Thanks... Zanza. It seems to have worked out well in many ways. My wife even likes to wrap Xmas gifts on it, because you can really roll out the paper for larger boxes. dave


----------



## zanza (Sep 23, 2005)

Ok guys, my special cabinet is finally finished and I've put up the track, which needs of course some finishing and add-on to do, but it's usable, small but cool to drive on it). More pictures in My Gallery for those interested

An I've chosen an evolution of the first track I was submitting to your judgement in this inital post.

BTW, I'll certainly replace the upper lid by a plexiglas, but currently it's only a thin wood desk, usable to modeling and hobbying without wainting to find a good cheap plexi cutted to the desired size


----------



## roadrner (Jul 21, 1999)

Great little setup for an apartment. Gives you the space to tweak and tune, plus a little course for running/testing. 

:thumbsup: :thumbsup: rr


----------



## zanza (Sep 23, 2005)

Exactly....that was the main idea (even if I would have prefered to use the whole room just for my track)


----------



## AfxToo (Aug 29, 2003)

-----


----------



## T-jetjim (Sep 12, 2005)

ZanzaMan - wow ingenious cabinetry. I am always amazed at the creativeness of those in Hobby Talk. I know that you have to work with what you have, but I bet you miss the Laguna Zanza! 

Jim


----------



## T-jetjim (Sep 12, 2005)

Oh by the way, TJD, that layout under glass is a great concept. The showcase look is really cool, and you have full wife support!

Jim


----------



## zanza (Sep 23, 2005)

T-jetjim said:


> ZanzaMan - wow ingenious cabinetry. I am always amazed at the creativeness of those in Hobby Talk.
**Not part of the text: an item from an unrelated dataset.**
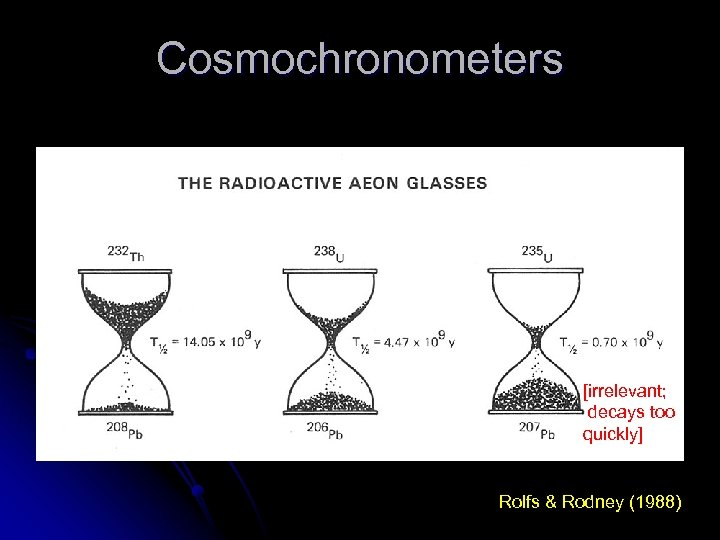 Cosmochronometers [irrelevant; decays too quickly] Rolfs & Rodney (1988)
I know that you have to work with what you have, but I bet you miss the Laguna Zanza!
> 
> Jim



Thanks Jim, I constructed all by myself (a first time for me...) as the dimensions required by the corner of room did not exist a cabinet already to mount...


Of course I missed Laguna Zanza... I just need to go downstairs in the common basement where it is lying against a wall and surrounded by lot of stuff...I almost could'nt enter in that basement LOL

Anyway, long live my smaller Zanzadvoort and that's it (currently glueing some sponsors/billboards on it's tiny walls)


----------



## zanza (Sep 23, 2005)

AfxToo said:


> That's a masterful use of available space.


I take it as an appreciable compliment coming from a wise guy like you :thumbsup:


----------